• To be done: Copy out the records, swapping "sandy ground" for "sandy soil" everywhere and leaving the rest unchanged. Leave the pictures out.

• Provided data:

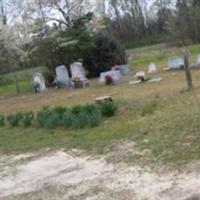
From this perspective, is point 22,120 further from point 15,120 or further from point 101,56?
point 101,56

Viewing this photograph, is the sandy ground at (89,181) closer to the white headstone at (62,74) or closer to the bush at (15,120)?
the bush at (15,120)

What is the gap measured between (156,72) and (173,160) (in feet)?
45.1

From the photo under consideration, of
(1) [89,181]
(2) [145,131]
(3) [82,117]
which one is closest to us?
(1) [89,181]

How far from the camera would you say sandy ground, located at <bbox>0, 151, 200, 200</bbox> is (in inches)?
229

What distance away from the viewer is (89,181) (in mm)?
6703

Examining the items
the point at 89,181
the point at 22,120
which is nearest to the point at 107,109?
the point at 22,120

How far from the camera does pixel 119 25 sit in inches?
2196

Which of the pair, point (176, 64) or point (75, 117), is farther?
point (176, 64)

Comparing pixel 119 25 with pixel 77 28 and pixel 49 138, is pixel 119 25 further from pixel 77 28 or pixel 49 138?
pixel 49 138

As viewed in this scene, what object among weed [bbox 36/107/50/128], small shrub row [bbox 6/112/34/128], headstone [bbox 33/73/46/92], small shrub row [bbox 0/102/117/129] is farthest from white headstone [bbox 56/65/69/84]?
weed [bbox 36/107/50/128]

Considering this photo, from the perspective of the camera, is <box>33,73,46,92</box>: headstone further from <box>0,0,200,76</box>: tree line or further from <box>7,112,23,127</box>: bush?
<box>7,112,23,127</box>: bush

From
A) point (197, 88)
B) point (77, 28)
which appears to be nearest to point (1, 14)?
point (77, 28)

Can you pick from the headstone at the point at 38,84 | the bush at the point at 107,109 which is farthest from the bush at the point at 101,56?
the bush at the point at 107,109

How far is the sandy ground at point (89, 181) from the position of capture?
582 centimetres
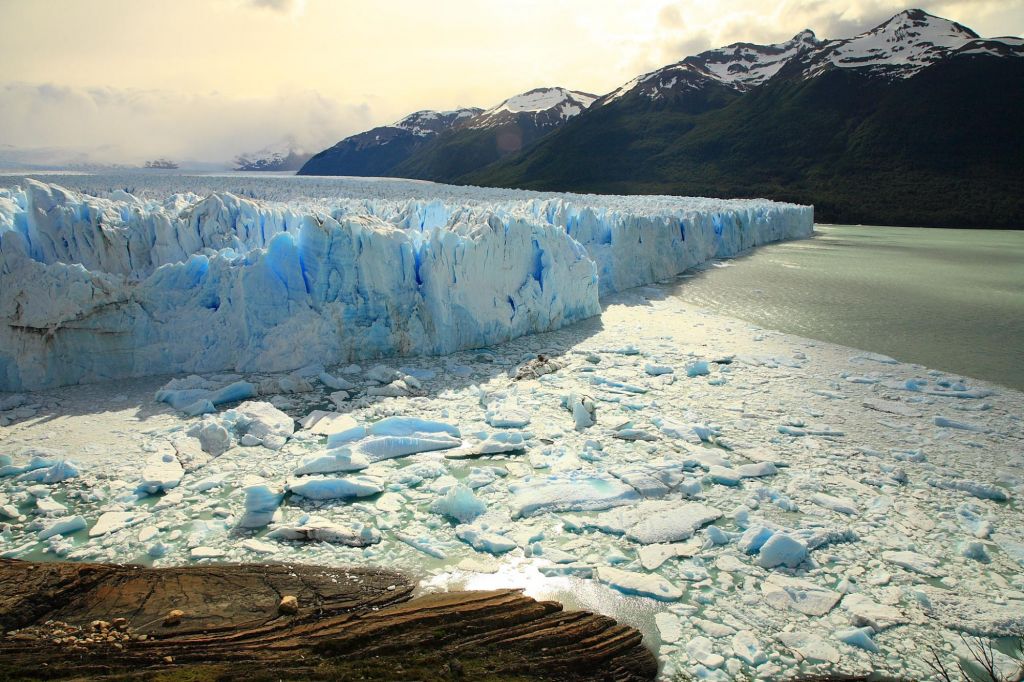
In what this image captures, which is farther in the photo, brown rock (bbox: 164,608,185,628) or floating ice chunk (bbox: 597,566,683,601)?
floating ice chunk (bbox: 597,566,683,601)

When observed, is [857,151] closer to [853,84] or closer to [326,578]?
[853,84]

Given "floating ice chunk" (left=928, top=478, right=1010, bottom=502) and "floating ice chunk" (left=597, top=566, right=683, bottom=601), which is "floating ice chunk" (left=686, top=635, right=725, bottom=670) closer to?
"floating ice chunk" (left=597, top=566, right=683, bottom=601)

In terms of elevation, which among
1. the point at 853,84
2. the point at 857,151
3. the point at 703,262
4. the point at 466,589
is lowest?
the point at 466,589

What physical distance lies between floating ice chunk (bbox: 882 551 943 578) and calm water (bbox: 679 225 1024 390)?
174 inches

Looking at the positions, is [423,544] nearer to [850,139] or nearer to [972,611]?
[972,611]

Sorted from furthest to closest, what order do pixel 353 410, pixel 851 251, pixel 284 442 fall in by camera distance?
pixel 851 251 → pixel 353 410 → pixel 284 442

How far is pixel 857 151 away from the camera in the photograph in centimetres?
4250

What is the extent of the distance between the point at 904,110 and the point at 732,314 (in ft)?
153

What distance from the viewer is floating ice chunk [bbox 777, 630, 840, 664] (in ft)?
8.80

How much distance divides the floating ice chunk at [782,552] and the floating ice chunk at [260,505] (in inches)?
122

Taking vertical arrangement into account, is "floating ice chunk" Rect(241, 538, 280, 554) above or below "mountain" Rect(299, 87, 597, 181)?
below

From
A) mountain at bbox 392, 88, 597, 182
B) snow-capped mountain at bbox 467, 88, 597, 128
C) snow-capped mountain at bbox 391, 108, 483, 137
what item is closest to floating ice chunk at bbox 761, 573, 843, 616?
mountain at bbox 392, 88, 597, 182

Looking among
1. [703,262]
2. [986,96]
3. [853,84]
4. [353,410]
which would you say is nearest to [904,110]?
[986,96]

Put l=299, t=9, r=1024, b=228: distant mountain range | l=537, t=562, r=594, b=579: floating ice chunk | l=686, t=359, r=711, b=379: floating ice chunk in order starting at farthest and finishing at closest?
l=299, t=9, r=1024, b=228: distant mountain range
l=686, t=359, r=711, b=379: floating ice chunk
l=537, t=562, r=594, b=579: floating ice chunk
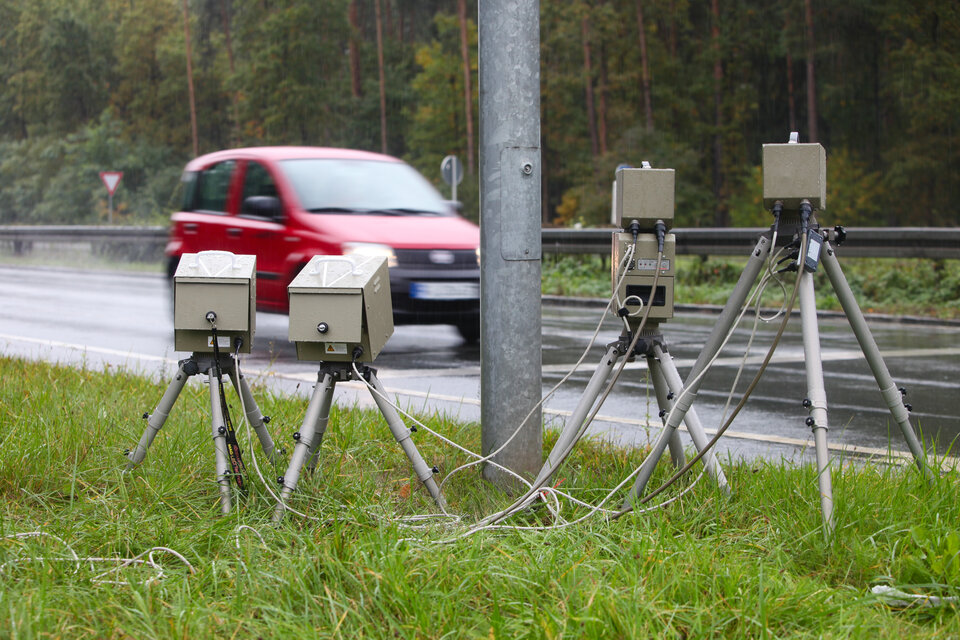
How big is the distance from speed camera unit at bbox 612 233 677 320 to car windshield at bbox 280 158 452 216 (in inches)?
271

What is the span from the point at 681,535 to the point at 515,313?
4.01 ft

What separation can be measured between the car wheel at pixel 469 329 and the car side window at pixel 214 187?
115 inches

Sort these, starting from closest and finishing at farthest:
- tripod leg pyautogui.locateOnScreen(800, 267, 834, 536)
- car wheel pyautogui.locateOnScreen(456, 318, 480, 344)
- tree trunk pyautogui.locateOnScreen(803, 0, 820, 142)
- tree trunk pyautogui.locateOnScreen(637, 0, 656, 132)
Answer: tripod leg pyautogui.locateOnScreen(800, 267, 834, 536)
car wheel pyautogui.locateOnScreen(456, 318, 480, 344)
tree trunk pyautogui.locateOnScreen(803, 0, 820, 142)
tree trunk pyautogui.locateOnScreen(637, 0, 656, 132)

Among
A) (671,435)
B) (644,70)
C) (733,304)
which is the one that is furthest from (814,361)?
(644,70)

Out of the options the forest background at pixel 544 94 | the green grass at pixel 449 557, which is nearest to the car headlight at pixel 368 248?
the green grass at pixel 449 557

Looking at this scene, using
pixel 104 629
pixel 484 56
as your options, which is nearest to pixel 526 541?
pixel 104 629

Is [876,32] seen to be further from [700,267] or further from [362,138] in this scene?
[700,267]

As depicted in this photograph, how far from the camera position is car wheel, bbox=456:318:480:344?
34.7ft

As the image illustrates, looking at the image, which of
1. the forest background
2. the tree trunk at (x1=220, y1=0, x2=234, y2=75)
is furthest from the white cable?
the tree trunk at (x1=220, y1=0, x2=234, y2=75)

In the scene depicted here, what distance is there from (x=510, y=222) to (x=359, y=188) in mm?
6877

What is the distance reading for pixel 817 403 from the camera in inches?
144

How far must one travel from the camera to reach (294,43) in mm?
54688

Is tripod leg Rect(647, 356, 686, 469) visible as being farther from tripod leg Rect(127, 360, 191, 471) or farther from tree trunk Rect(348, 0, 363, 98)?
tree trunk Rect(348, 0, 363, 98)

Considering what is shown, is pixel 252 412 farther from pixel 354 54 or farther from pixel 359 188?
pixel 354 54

• Correct result:
From this perspective, is point 22,120 further from point 15,120 or further from point 101,56?
point 101,56

Viewing this photograph, is the sandy soil at (89,181) closer to the white headstone at (62,74) or closer to the bush at (15,120)?
the bush at (15,120)

What is the gap measured between (156,72) and (173,160) (in feet)?
45.1

From the photo under consideration, of
(1) [89,181]
(2) [145,131]
(3) [82,117]
which one is closest to us?
(1) [89,181]

How far from the camera would you say sandy soil, located at <bbox>0, 151, 200, 200</bbox> is (in inches)?
229

What distance away from the viewer is (89,181) (in mm)?
6703

Examining the items
the point at 89,181
the point at 22,120
which is nearest to the point at 107,109?
the point at 22,120

How far from the camera does pixel 119 25 sit in inches?
2196

Which of the pair, point (176, 64) or point (75, 117), is farther?
point (176, 64)

Comparing pixel 119 25 with pixel 77 28 and pixel 49 138, is pixel 119 25 further from pixel 77 28 or pixel 49 138?
pixel 49 138

As viewed in this scene, what object among weed [bbox 36/107/50/128], small shrub row [bbox 6/112/34/128], headstone [bbox 33/73/46/92], small shrub row [bbox 0/102/117/129] is farthest from white headstone [bbox 56/65/69/84]?
weed [bbox 36/107/50/128]

Considering this photo, from the perspective of the camera, is <box>33,73,46,92</box>: headstone further from <box>0,0,200,76</box>: tree line or further from <box>7,112,23,127</box>: bush?
<box>7,112,23,127</box>: bush

From
A) point (197, 88)
B) point (77, 28)
which appears to be nearest to point (1, 14)?
point (77, 28)

Can you pick from the headstone at the point at 38,84 | the bush at the point at 107,109 which is farthest from the bush at the point at 101,56?
the bush at the point at 107,109

How far is the sandy soil at point (89, 181) from the position of capture?
582 centimetres
In what this image captures, which is farther in the photo, brown rock (bbox: 164,608,185,628) or floating ice chunk (bbox: 597,566,683,601)?
floating ice chunk (bbox: 597,566,683,601)

When observed, is [857,151] closer to [853,84] or closer to [326,578]?
[853,84]

Given "floating ice chunk" (left=928, top=478, right=1010, bottom=502) and "floating ice chunk" (left=597, top=566, right=683, bottom=601), which is "floating ice chunk" (left=686, top=635, right=725, bottom=670) closer to?
"floating ice chunk" (left=597, top=566, right=683, bottom=601)

In terms of elevation, which among
1. the point at 853,84
2. the point at 857,151
3. the point at 703,262
4. the point at 466,589
is lowest?
the point at 466,589

What physical distance lies between floating ice chunk (bbox: 882 551 943 578) and calm water (bbox: 679 225 1024 390)?
174 inches

Looking at the positions, is [423,544] nearer to [850,139] or nearer to [972,611]?
[972,611]

Sorted from furthest to closest, what order do pixel 353 410, pixel 851 251, pixel 284 442 fall in by camera distance?
pixel 851 251 → pixel 353 410 → pixel 284 442

How far is pixel 857 151 away from the camera in the photograph in centimetres?
4250

What is the extent of the distance between the point at 904,110 and the point at 732,314 (in ft)?
153

What distance from the viewer is floating ice chunk [bbox 777, 630, 840, 664] (in ft)?
8.80

How much distance divides the floating ice chunk at [782,552] and the floating ice chunk at [260,505] (in inches)?
122

Taking vertical arrangement into account, is "floating ice chunk" Rect(241, 538, 280, 554) above or below "mountain" Rect(299, 87, 597, 181)?
below

From
A) mountain at bbox 392, 88, 597, 182
B) snow-capped mountain at bbox 467, 88, 597, 128
C) snow-capped mountain at bbox 391, 108, 483, 137
what item is closest to floating ice chunk at bbox 761, 573, 843, 616?
mountain at bbox 392, 88, 597, 182

Looking among
1. [703,262]
2. [986,96]
3. [853,84]
4. [353,410]
which would you say is nearest to [904,110]?
[986,96]

Put l=299, t=9, r=1024, b=228: distant mountain range | l=537, t=562, r=594, b=579: floating ice chunk | l=686, t=359, r=711, b=379: floating ice chunk in order starting at farthest and finishing at closest?
l=299, t=9, r=1024, b=228: distant mountain range
l=686, t=359, r=711, b=379: floating ice chunk
l=537, t=562, r=594, b=579: floating ice chunk
How big is the distance from speed camera unit at bbox 612 233 677 320 to car windshield at bbox 280 158 452 216 (in inches)?
271

What is the span from the point at 681,535 to the point at 515,313?
4.01 ft

What separation can be measured between the car wheel at pixel 469 329 and the car side window at pixel 214 187?
115 inches

Sort these, starting from closest and finishing at farthest:
- tripod leg pyautogui.locateOnScreen(800, 267, 834, 536)
- car wheel pyautogui.locateOnScreen(456, 318, 480, 344)
- tree trunk pyautogui.locateOnScreen(803, 0, 820, 142)
- tree trunk pyautogui.locateOnScreen(637, 0, 656, 132)
Answer: tripod leg pyautogui.locateOnScreen(800, 267, 834, 536)
car wheel pyautogui.locateOnScreen(456, 318, 480, 344)
tree trunk pyautogui.locateOnScreen(803, 0, 820, 142)
tree trunk pyautogui.locateOnScreen(637, 0, 656, 132)

Among
A) (671,435)
B) (644,70)
C) (733,304)
which is the one that is furthest from (814,361)?
(644,70)

Out of the options the forest background at pixel 544 94 | the green grass at pixel 449 557, which is nearest to the car headlight at pixel 368 248?
the green grass at pixel 449 557

Looking at this scene, using
pixel 104 629
pixel 484 56
as your options, which is nearest to pixel 526 541?
pixel 104 629

Is [876,32] seen to be further from [700,267] or further from [362,138] in this scene?
[700,267]

As depicted in this photograph, how far from the camera position is car wheel, bbox=456:318:480:344?
34.7ft

As the image illustrates, looking at the image, which of
1. the forest background
2. the tree trunk at (x1=220, y1=0, x2=234, y2=75)
is furthest from the white cable?
the tree trunk at (x1=220, y1=0, x2=234, y2=75)

In the scene depicted here, what distance is there from (x=510, y=222) to (x=359, y=188) in mm?
6877

What is the distance reading for pixel 817 403 from the camera in inches?
144

How far must one travel from the camera to reach (294,43) in mm?
54688

Is tripod leg Rect(647, 356, 686, 469) visible as being farther from tripod leg Rect(127, 360, 191, 471) or farther from tree trunk Rect(348, 0, 363, 98)?
tree trunk Rect(348, 0, 363, 98)

Considering what is shown, is pixel 252 412 farther from pixel 354 54 or farther from pixel 359 188?
pixel 354 54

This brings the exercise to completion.